Requirement:
Repeat word for word the line with "In this visual, is" and every line after it until the records below run out.

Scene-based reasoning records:
□ □ □ □ □ □ □
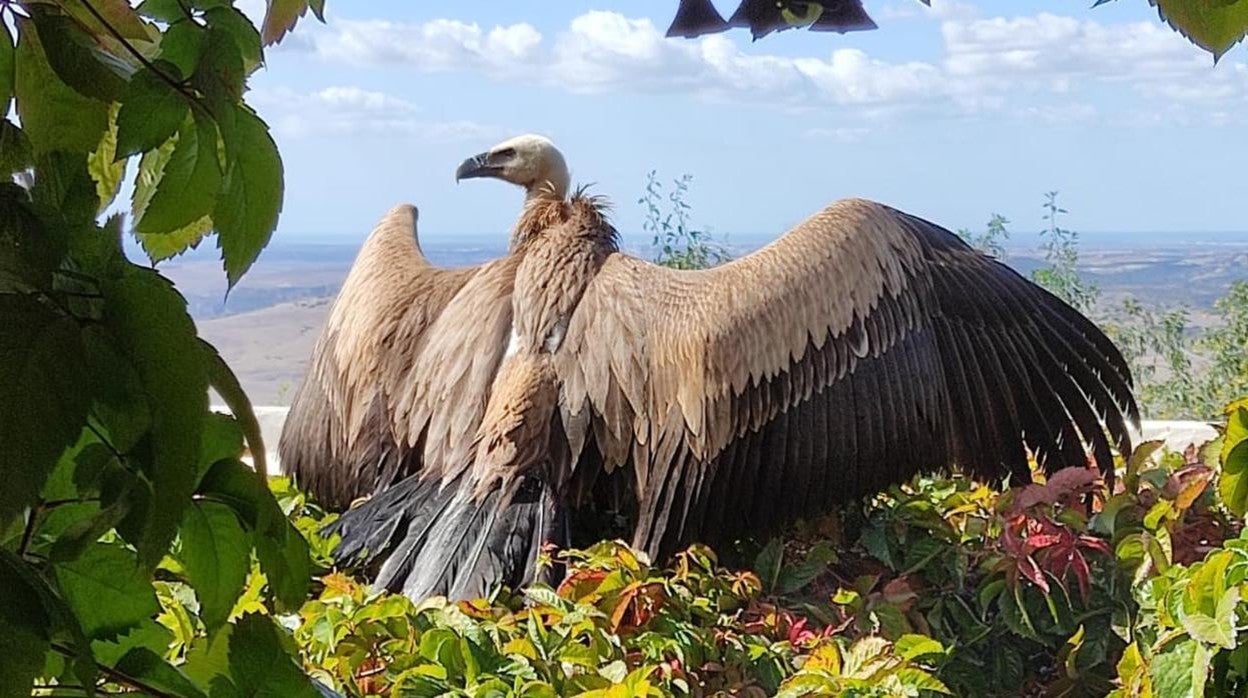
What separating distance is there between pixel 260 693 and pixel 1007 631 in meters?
1.20

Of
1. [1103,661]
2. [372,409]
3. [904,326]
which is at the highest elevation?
[904,326]

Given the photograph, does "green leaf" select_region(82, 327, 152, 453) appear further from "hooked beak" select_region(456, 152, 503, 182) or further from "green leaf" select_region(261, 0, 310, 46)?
"hooked beak" select_region(456, 152, 503, 182)

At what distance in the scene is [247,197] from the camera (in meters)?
0.30

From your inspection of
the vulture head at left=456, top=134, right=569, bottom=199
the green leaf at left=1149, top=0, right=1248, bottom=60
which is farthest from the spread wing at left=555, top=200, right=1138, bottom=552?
the green leaf at left=1149, top=0, right=1248, bottom=60

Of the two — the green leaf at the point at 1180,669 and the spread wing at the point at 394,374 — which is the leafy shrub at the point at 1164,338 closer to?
the spread wing at the point at 394,374

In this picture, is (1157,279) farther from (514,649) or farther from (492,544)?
(514,649)

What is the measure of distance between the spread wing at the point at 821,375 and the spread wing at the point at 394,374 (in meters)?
0.13

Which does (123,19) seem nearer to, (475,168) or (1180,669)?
(1180,669)

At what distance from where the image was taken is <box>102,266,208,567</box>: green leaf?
0.24 metres

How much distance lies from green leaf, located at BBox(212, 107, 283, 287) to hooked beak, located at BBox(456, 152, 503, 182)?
70.1 inches

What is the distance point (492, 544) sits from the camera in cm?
142

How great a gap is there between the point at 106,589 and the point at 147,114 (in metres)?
0.10

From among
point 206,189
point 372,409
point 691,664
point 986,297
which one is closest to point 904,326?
point 986,297

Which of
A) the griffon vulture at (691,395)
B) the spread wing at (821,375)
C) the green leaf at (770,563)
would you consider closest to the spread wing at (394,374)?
the griffon vulture at (691,395)
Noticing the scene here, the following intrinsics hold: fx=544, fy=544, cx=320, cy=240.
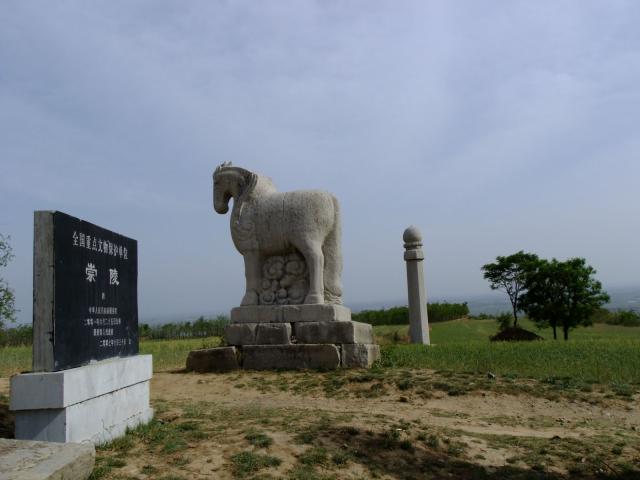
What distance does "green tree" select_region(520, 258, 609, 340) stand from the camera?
20.4 metres

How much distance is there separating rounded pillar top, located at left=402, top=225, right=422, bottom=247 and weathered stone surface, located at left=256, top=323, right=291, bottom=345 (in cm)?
585

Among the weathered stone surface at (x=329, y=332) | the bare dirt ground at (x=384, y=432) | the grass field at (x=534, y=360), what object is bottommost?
the bare dirt ground at (x=384, y=432)

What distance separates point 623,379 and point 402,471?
18.2ft

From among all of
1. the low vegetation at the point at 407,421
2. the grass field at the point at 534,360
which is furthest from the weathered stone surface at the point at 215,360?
the grass field at the point at 534,360

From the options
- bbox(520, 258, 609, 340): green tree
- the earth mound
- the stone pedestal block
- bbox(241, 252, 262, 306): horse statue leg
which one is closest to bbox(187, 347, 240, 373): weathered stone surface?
bbox(241, 252, 262, 306): horse statue leg

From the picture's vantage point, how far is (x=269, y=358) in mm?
9859

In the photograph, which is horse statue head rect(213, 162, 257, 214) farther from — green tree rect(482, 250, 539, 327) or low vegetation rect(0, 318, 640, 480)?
green tree rect(482, 250, 539, 327)

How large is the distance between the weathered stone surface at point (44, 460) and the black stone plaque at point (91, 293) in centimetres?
69

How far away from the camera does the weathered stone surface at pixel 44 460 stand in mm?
3270

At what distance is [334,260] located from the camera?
34.3 ft

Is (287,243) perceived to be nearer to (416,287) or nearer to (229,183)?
(229,183)

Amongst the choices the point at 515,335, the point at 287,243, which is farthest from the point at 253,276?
the point at 515,335

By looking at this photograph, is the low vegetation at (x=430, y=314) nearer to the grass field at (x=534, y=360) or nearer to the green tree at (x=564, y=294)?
the green tree at (x=564, y=294)

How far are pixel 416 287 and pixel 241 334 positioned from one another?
6.04 m
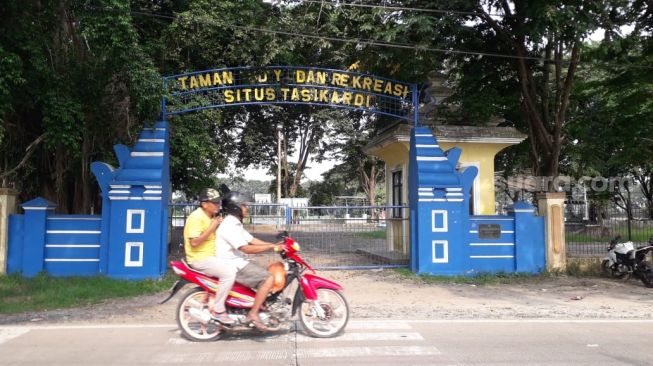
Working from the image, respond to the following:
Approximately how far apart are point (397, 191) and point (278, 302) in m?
8.98

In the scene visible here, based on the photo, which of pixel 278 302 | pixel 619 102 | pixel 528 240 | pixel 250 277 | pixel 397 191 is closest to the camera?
pixel 250 277

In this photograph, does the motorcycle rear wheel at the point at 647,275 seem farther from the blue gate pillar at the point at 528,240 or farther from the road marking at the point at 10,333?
the road marking at the point at 10,333

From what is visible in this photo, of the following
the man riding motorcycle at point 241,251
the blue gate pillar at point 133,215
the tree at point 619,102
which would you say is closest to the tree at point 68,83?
the blue gate pillar at point 133,215

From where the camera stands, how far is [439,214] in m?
11.6

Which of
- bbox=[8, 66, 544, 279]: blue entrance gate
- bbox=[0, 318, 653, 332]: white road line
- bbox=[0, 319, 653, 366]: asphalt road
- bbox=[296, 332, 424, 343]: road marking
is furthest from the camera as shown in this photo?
bbox=[8, 66, 544, 279]: blue entrance gate

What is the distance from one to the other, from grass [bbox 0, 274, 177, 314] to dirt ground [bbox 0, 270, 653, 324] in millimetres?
362

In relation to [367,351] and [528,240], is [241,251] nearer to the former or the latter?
[367,351]

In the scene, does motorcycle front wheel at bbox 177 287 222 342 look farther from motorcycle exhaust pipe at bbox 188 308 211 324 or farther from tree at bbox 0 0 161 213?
tree at bbox 0 0 161 213

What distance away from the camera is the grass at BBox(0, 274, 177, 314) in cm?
843

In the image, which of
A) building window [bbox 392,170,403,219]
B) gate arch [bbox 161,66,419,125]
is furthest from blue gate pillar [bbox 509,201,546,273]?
building window [bbox 392,170,403,219]

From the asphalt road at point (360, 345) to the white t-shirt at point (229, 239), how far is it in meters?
0.99

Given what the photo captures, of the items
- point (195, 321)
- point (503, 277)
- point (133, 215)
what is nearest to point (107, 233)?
point (133, 215)

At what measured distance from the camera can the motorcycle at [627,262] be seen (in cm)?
1098

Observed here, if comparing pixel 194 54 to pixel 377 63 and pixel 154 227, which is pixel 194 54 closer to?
pixel 377 63
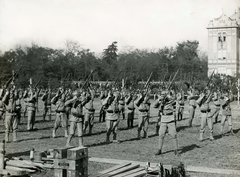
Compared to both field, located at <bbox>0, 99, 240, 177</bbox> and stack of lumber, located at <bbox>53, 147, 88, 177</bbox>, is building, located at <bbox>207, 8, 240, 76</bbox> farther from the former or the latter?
stack of lumber, located at <bbox>53, 147, 88, 177</bbox>

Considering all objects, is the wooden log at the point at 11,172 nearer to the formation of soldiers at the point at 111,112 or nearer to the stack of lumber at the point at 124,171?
the stack of lumber at the point at 124,171

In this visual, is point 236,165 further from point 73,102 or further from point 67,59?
point 67,59

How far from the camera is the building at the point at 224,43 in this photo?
70438mm

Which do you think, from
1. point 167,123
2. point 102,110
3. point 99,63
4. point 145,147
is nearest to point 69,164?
point 167,123

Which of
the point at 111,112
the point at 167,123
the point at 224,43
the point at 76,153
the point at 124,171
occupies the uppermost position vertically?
the point at 224,43

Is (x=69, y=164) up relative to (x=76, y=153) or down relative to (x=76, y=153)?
down

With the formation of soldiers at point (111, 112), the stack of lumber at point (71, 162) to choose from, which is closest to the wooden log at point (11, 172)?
the stack of lumber at point (71, 162)

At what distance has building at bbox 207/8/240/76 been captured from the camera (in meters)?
70.4

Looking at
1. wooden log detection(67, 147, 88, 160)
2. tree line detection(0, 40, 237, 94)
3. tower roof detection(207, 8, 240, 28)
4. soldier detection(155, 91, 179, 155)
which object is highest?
tower roof detection(207, 8, 240, 28)

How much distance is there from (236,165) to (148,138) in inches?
228

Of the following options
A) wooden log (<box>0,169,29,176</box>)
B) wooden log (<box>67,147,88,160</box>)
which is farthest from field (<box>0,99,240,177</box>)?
wooden log (<box>67,147,88,160</box>)

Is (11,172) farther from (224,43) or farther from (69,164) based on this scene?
(224,43)

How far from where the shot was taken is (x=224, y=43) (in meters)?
72.1

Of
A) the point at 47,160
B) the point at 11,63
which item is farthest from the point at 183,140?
the point at 11,63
□ □ □ □ □ □ □
Written response:
In this visual, is point 236,165 further from point 73,102 or further from point 67,59?
point 67,59

How far from the camera is the building at the point at 224,43 in this photo?
70438mm

Which do you think, from
1. point 167,123
2. point 102,110
3. point 99,63
4. point 145,147
is nearest to point 69,164?
point 167,123

Which of
the point at 111,112
the point at 167,123
the point at 224,43
the point at 76,153
the point at 124,171
occupies the uppermost position vertically?
the point at 224,43

Is (x=69, y=164) up relative to (x=76, y=153) or down relative to (x=76, y=153)?
down

With the formation of soldiers at point (111, 112), the stack of lumber at point (71, 162) to choose from, which is closest to the wooden log at point (11, 172)?
the stack of lumber at point (71, 162)

At what distance has building at bbox 207/8/240/76 been captured from the camera (in meters)?
70.4

Looking at
1. wooden log detection(67, 147, 88, 160)
2. tree line detection(0, 40, 237, 94)
3. tower roof detection(207, 8, 240, 28)
4. soldier detection(155, 91, 179, 155)
which object is highest?
tower roof detection(207, 8, 240, 28)

How much distance is there from (236,165) to (148,138) in inches?
228

Of the following options
A) wooden log (<box>0,169,29,176</box>)
B) wooden log (<box>67,147,88,160</box>)
which is farthest from field (<box>0,99,240,177</box>)?
wooden log (<box>67,147,88,160</box>)

Is (11,172) farther from (224,43) or farther from (69,164) based on this scene?
(224,43)

How far from where the shot was taken is (x=224, y=43) (in meters)?
72.1

Of
A) the point at 47,160
B) the point at 11,63
which item is farthest from the point at 183,140?
the point at 11,63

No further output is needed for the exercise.